Cybersecurity partnerships have unique challenges when compared to something like Information Technology. IT paradigms don’t shift as often. It moves slower, taking a more industrial approach. Security challenges and technologies move quickly. Just look at how COVID-19 impacted digital adoption. Information is moving into spaces where organizations don’t own the infrastructure, have the visibility or technology to protect their people (both from a cyber and physical perspective) and their brands.

Forming partnerships with organizations whose access, visability, and technologies are complementary means we can optimize solutions that better meet the needs of our customers. 

Ultimately, these partnerships are about creating the right integrated ecosystems that solve problems in an efficient, comprehensive way. No one organization or technology can do this on it’s own. Developing the right channel partners helps to accomplish this. 

What does a good cybersecurity channel partnership look like?
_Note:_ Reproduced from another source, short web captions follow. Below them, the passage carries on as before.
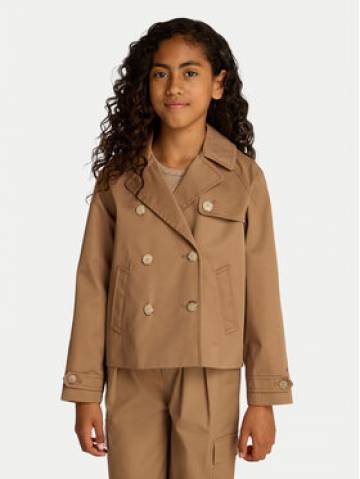 Tommy Hilfiger Демісезонна куртка KG0KG08518 Коричневий Regular Fit Tommy Hilfiger Демісезонна куртка KG0KG08518 Коричневий Regular Fit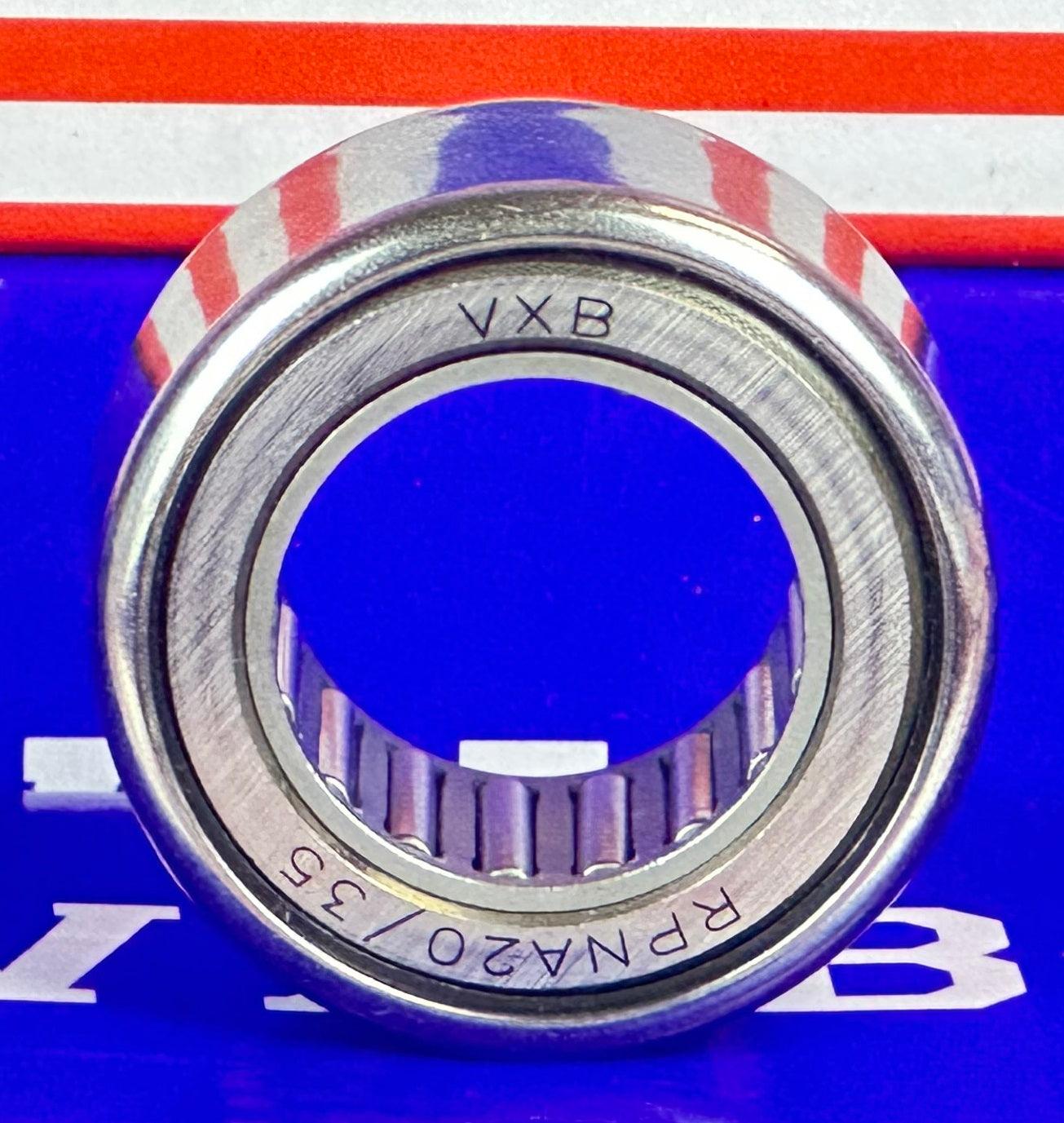 RPNA20/35 Machined Needle Roller Bearing 20x35x16mm - VXB Ball Bearings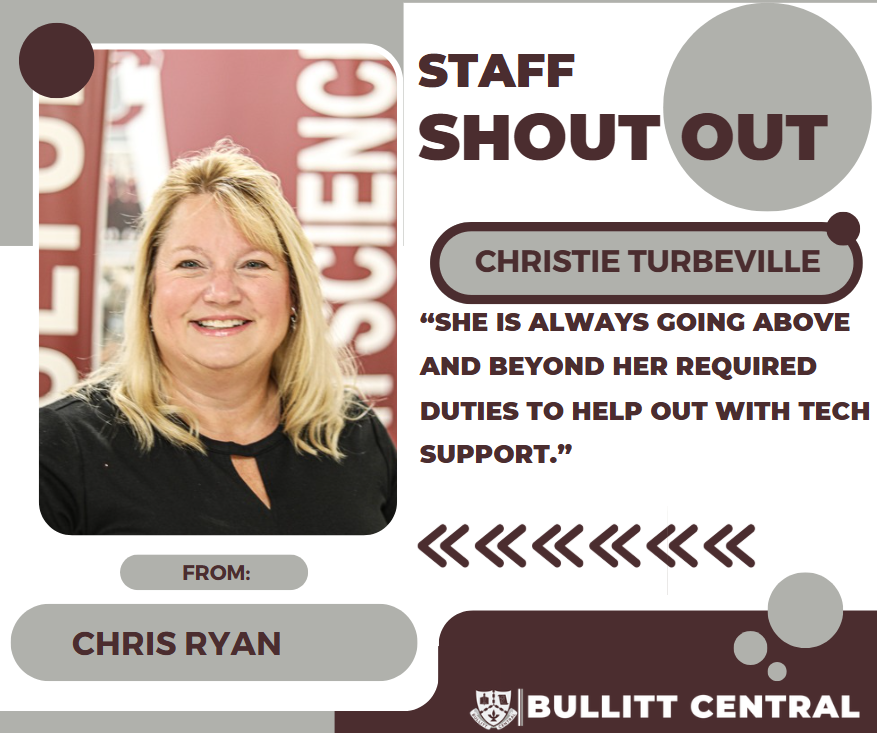 Staff Shoutout!
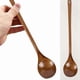 thumbnail image 5 of 3 Pcs Wooden Mixing Spoons Kitchen Soup Serving Spoons Long Handle Cooking Spoons for Kitchen Stirri, 5 of 5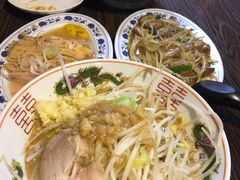 -拉面莊夢語＆中华料理八椿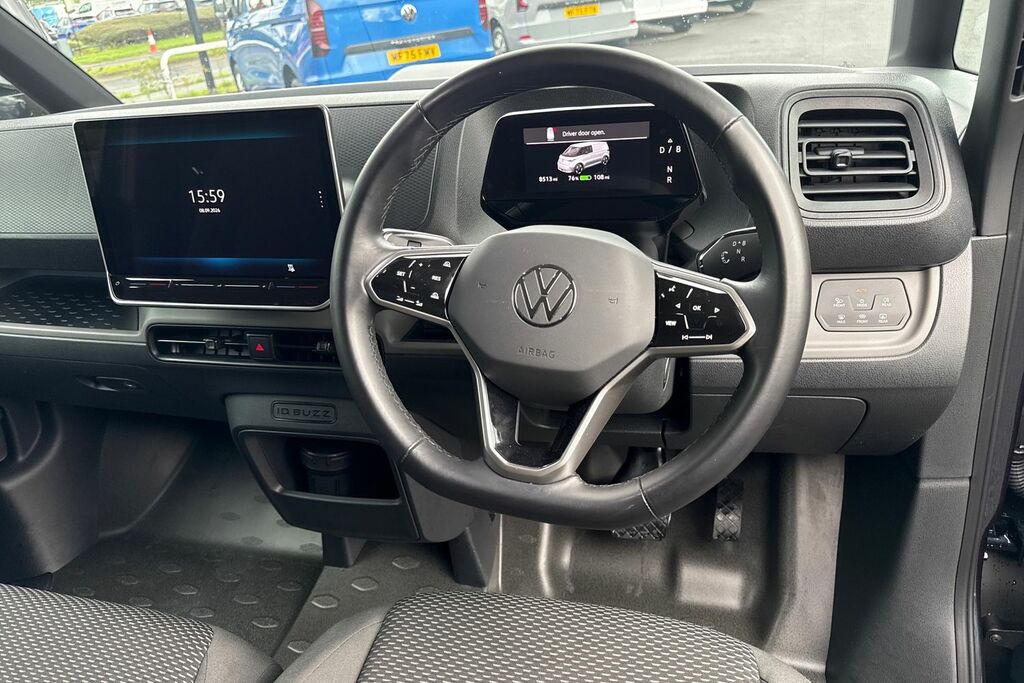 Volkswagen ID.Buzz Id. Buzz Cargo Commerce Swb 286 Ps 79 Kwh White #12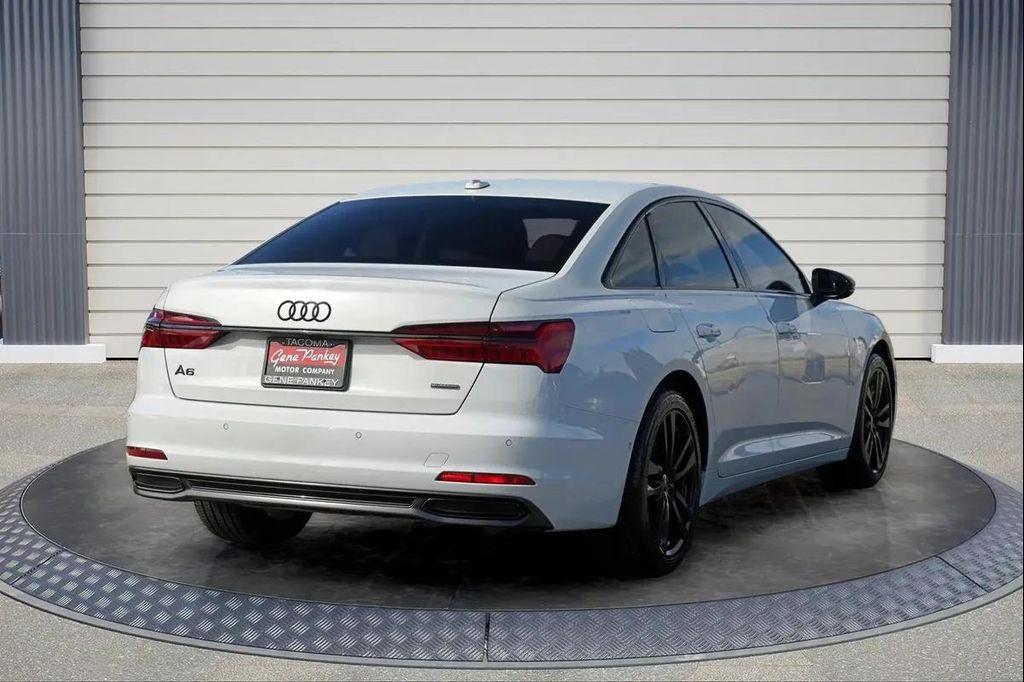 used 2021 Audi A6 car, priced at $27,988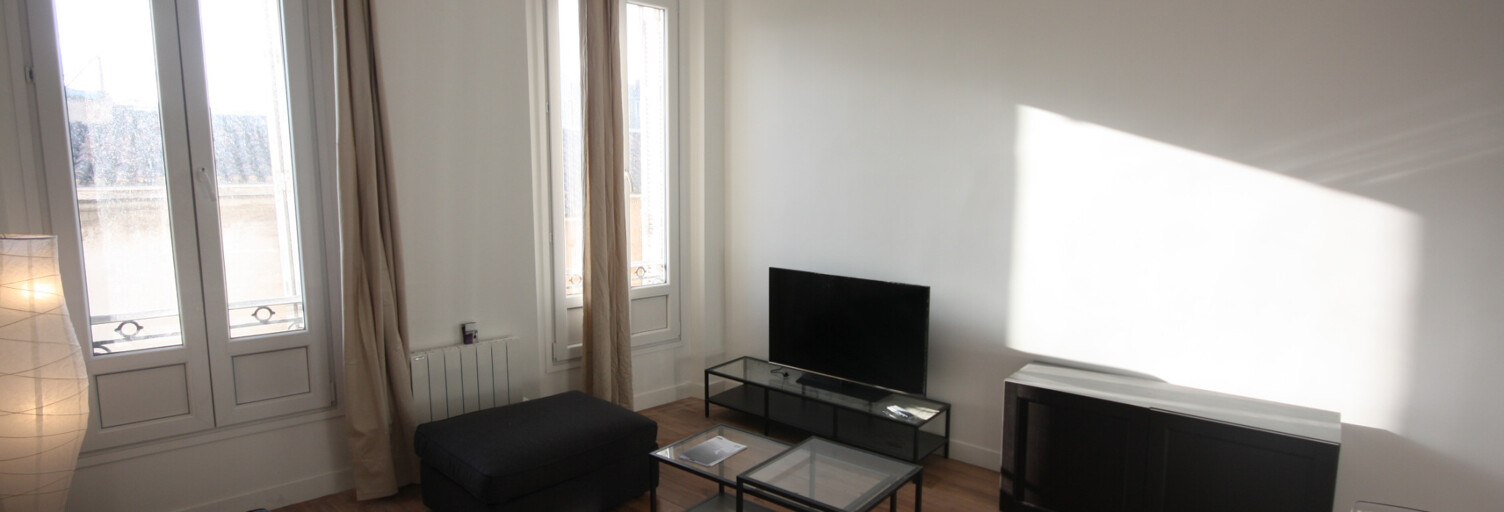 Appartement 3 Pièces 63 m² à louer à Marseille 1 (13001)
The first priority should be making sure you have alignment with a potential partner. It’s not just making sure the products and services are a good fit — although that’s critical — if your processes, technologies, and go-to market strategies don’t align, then you risk wasting everyone’s time. We want to optimize the processes. We don’t want to create friction between partners, and we certainly don’t want to sell a product/service, only to learn it isn’t something that benefits the people we’ve engaged. 

The more candid and transparent you are on your go to market model up-front, the better chances you have to find the right partnerships (and avoid the wrong ones). We’ve built a program that helps partners understand up front our business model and where products and services fill a need in the market. We also focus on how we can enable them to understand our customers and the security value we add together.

Our strategy is to partner with resellers, service providers and technology partners that specialize in security. If we’re not aligned around security capabilities, it will be difficult to understand our customers’ challenges and bring the right solutions to the table. If the partner works in DRP or intelligence, we want to understand how we complement each other and how to best align our approach to reach the right audience. We also consider partners who offer solutions that augment our capabilities. If we can enrich and enhance their products/services to add value with the customer, then it can be a great fit. 

Finally, we constantly evaluate when we need to shift products, technologies, or training to make sure we’re setting up our partners, and ultimately, our customers, to succeed.

What pitfalls can derail a successful channel partnership?

Misaligned go-to-market models and not setting expectations for mutual success up front. Partnerships have changed significantly over the past several years. The traditional approach doesn’t work in security. You can’t expect to build successful security partnerships by doing a quick pitch, sharing pricing, and presenting a demo. There simply is no security technology that sells itself. You must make sure a partner understands your use cases *before* you start talking technology. 

Signing up too many partners to manage and enable can also challenge a partnership program. The likelihood of success increases when the focus is on building strategic partnerships instead of relying on the “spray & pray” model. 

Finally, making messaging  too complicated can also derail success. Identify 2-3 use cases that resonate with a partner and their customers and prospects. It lays a foundation for mutual success and allows you to scale with your partner faster.

What has kept you in the cybersecurity space for over 21 years?

Cybersecurity is a challenging industry, but I can’t think of one that’s more fascinating. Things are always changing, and to outpace the adversary, we have to keep innovating and working together. We’re a mission-driven community, and protecting people and organizations from malicious threat actors is a goal worth working toward. 

Finally, if you were a professional athlete, what would your walkout music be? 

It’s a toss-up between Van Halen’s Right Now and the Scorpions’ Rock You Like a Hurricane!